[Source data]
------------------------------------------------------------------------

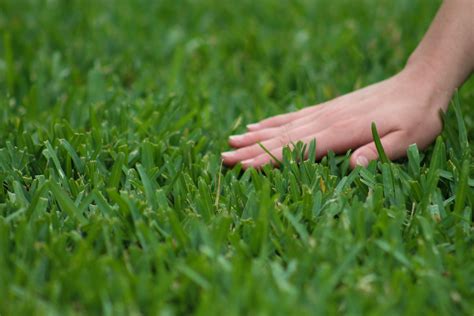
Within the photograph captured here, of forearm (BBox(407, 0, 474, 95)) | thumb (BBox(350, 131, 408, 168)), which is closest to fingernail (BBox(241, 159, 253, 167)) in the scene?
thumb (BBox(350, 131, 408, 168))

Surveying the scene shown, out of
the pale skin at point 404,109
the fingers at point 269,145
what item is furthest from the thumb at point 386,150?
the fingers at point 269,145

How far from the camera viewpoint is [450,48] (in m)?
2.12

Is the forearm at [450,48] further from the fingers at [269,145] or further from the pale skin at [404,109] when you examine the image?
the fingers at [269,145]

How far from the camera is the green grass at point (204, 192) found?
146cm

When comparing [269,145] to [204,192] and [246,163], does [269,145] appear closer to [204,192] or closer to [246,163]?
[246,163]

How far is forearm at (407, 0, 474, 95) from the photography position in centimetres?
210

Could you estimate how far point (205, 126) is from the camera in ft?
8.06

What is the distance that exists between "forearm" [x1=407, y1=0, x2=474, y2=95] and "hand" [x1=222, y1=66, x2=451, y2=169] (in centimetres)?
2

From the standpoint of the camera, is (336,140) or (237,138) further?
(237,138)

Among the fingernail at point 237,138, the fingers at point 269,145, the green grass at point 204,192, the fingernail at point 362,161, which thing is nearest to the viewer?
the green grass at point 204,192

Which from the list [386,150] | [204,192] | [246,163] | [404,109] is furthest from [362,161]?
[204,192]

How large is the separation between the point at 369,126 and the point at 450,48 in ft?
1.09

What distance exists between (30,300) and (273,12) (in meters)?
2.64

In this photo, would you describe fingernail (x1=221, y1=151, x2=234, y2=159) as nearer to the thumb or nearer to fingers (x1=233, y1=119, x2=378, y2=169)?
fingers (x1=233, y1=119, x2=378, y2=169)
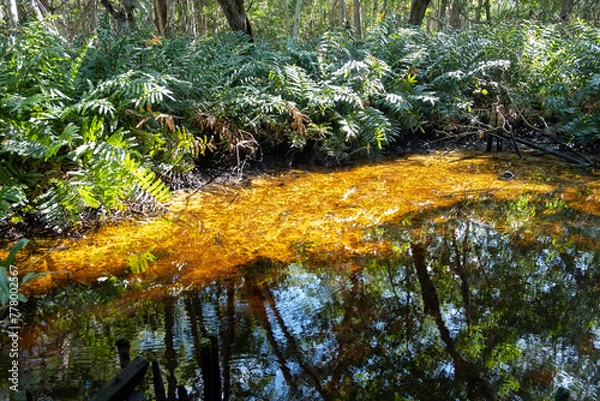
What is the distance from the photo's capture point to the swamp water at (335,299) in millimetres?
2029

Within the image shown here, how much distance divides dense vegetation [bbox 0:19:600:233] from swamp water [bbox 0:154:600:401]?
67 cm

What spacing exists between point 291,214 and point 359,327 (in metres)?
2.03

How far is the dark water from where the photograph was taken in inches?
78.2

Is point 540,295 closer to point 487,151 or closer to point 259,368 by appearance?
point 259,368

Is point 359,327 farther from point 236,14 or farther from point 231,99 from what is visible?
point 236,14

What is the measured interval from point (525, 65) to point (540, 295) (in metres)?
5.41

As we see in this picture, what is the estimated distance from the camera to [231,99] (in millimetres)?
5512

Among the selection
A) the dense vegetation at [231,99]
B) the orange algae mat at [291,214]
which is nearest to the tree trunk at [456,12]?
the dense vegetation at [231,99]

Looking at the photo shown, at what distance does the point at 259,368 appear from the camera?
6.89 feet

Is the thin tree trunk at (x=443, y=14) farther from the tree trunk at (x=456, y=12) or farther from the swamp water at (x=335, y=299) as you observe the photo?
the swamp water at (x=335, y=299)

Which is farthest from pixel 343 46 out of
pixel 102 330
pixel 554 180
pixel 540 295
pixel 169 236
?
pixel 102 330

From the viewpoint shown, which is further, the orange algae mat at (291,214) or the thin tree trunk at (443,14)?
the thin tree trunk at (443,14)

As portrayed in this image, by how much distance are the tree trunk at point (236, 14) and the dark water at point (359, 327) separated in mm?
5742

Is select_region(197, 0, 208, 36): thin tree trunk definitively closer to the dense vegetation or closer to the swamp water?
the dense vegetation
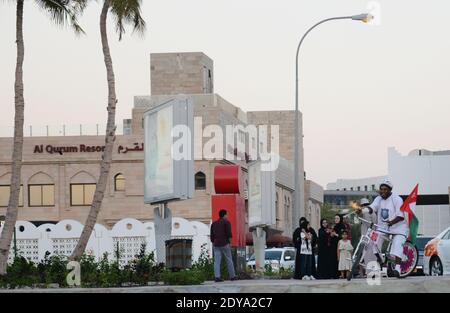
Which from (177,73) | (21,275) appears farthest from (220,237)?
(177,73)

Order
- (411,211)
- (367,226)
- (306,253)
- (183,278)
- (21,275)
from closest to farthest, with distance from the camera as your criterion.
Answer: (367,226), (411,211), (183,278), (21,275), (306,253)

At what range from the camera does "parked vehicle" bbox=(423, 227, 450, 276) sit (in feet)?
95.8

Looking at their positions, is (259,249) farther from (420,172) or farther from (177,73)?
(177,73)

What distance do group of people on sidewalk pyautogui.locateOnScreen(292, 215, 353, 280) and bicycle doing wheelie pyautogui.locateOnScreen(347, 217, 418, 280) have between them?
6250 mm

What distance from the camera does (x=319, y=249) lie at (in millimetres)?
31547

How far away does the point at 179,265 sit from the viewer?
29.9 metres

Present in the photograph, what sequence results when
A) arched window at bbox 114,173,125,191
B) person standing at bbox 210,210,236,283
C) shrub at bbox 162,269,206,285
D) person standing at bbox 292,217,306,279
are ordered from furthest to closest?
arched window at bbox 114,173,125,191
person standing at bbox 292,217,306,279
person standing at bbox 210,210,236,283
shrub at bbox 162,269,206,285

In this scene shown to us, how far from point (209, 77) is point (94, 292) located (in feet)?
271

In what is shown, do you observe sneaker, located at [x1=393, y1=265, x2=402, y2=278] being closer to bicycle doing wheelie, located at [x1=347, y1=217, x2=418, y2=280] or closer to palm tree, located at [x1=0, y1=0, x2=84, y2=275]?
bicycle doing wheelie, located at [x1=347, y1=217, x2=418, y2=280]

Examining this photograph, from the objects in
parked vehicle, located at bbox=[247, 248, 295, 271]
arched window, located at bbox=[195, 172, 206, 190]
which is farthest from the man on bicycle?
arched window, located at bbox=[195, 172, 206, 190]

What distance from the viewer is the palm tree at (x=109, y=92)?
36.0 metres

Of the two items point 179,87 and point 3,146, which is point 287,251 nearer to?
point 3,146

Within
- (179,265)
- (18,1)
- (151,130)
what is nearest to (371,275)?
(179,265)

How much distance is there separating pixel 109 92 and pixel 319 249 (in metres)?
8.52
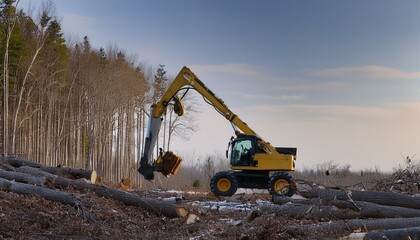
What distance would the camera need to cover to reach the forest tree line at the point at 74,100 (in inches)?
1626

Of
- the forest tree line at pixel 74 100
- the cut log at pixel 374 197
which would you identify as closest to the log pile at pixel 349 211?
the cut log at pixel 374 197

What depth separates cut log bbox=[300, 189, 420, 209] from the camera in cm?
1041

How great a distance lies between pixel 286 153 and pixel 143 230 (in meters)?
9.72

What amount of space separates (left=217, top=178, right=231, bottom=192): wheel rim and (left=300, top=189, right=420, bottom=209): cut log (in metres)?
8.23

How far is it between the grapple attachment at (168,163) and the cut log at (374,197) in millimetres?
9551

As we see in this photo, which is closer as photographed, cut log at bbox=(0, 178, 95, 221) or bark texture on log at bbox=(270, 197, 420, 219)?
bark texture on log at bbox=(270, 197, 420, 219)

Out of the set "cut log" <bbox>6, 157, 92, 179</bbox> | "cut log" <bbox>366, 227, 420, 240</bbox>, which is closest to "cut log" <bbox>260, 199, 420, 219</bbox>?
"cut log" <bbox>366, 227, 420, 240</bbox>

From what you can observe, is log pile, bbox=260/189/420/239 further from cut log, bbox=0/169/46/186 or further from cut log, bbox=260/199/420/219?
cut log, bbox=0/169/46/186

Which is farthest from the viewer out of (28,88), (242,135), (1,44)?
(28,88)


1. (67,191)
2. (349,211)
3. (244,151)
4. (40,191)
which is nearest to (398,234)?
(349,211)

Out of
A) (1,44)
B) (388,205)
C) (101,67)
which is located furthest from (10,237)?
(101,67)

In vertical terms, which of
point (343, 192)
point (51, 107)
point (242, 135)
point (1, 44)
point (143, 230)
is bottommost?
point (143, 230)

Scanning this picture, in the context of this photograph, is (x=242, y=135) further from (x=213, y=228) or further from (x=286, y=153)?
(x=213, y=228)

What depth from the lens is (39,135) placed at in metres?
44.8
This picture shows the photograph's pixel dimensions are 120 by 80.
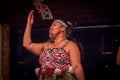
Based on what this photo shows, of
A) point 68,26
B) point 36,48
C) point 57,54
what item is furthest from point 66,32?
point 36,48

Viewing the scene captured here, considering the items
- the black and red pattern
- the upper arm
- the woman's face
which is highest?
the woman's face

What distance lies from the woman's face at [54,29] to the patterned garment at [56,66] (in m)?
0.18

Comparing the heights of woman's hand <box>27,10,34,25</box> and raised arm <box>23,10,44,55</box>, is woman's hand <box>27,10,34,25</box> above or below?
above

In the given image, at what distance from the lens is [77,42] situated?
115 inches

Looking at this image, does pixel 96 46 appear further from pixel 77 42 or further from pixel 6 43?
pixel 6 43

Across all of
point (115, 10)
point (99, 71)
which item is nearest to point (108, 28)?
point (115, 10)

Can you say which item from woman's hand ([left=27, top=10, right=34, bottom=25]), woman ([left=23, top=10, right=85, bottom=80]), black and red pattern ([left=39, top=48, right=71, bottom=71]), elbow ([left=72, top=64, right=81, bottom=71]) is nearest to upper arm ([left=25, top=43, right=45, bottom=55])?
woman ([left=23, top=10, right=85, bottom=80])

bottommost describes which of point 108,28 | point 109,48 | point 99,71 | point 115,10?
point 99,71

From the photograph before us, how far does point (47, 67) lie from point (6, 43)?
57 cm

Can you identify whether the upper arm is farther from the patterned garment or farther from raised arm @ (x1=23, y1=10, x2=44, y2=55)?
the patterned garment

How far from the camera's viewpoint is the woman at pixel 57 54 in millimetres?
2836

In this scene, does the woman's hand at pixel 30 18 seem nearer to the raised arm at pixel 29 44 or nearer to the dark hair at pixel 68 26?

------------------------------------------------------------------------

Nothing but the lines from the one holding "What depth from" through the last line of the entries should be written out, exactly and inclusively, minus the pictures.

What depth from the lens is (39,135) placed at in metres?
44.8
This picture shows the photograph's pixel dimensions are 120 by 80.
Based on what this photo shows, of
A) point 68,26
B) point 36,48
C) point 57,54
what item is furthest from point 66,32?
point 36,48

Viewing the scene captured here, considering the items
- the black and red pattern
- the upper arm
- the woman's face
which is highest?
the woman's face

What distance lies from the woman's face at [54,29] to the patterned garment at [56,66] (in m)?
0.18

Comparing the heights of woman's hand <box>27,10,34,25</box> and raised arm <box>23,10,44,55</box>, is woman's hand <box>27,10,34,25</box> above or below?
above

In the given image, at what distance from the lens is [77,42] situated?
115 inches

Looking at this image, does pixel 96 46 appear further from pixel 77 42 or further from pixel 6 43?
pixel 6 43

Across all of
point (115, 10)
point (99, 71)
which item is nearest to point (108, 28)?
point (115, 10)

Can you say which item from woman's hand ([left=27, top=10, right=34, bottom=25]), woman ([left=23, top=10, right=85, bottom=80]), black and red pattern ([left=39, top=48, right=71, bottom=71]), elbow ([left=72, top=64, right=81, bottom=71]) is nearest to upper arm ([left=25, top=43, right=45, bottom=55])?
woman ([left=23, top=10, right=85, bottom=80])

bottommost describes which of point 108,28 | point 109,48 | point 99,71 | point 115,10?
point 99,71

From the photograph before us, how far does point (47, 67) lie from point (6, 43)?
57 cm

Can you identify whether the upper arm is farther from the patterned garment or farther from raised arm @ (x1=23, y1=10, x2=44, y2=55)?
the patterned garment

How far from the camera's viewpoint is the woman at pixel 57 54 in millimetres?
2836

In this scene, does the woman's hand at pixel 30 18 seem nearer to the raised arm at pixel 29 44 or nearer to the dark hair at pixel 68 26?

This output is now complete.